DATA ::
╔══

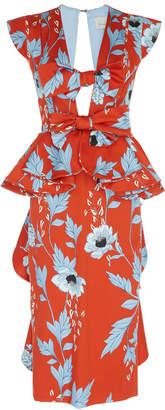 Johanna Ortiz Kalahari Stretch Cotton Sateen Dress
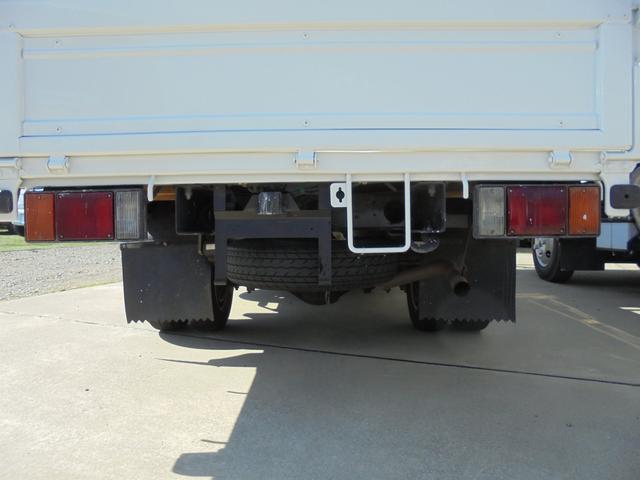 「マツダ」「タイタントラック」「トラック」「千葉県」の中古車8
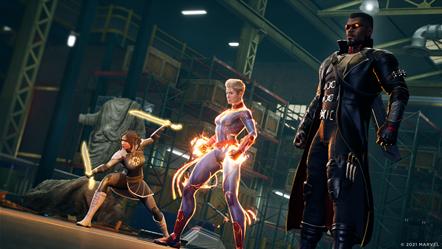Marvel s Midnight Suns - Hunter - Squad Ready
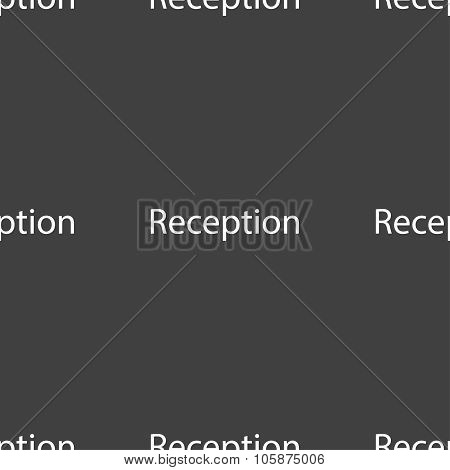 Reception sign icon. Hotel registration table symbol. Seamless pattern on a gray background. Vector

╚══

TASK OBJECTIVE :: Would you please set down the listing above exactly, minus its images?

EXERCISE SOLUTION ::
 Johanna Ortiz Kalahari Stretch Cotton Sateen Dress
 「マツダ」「タイタントラック」「トラック」「千葉県」の中古車8
Marvel s Midnight Suns - Hunter - Squad Ready
 Reception sign icon. Hotel registration table symbol. Seamless pattern on a gray background. Vector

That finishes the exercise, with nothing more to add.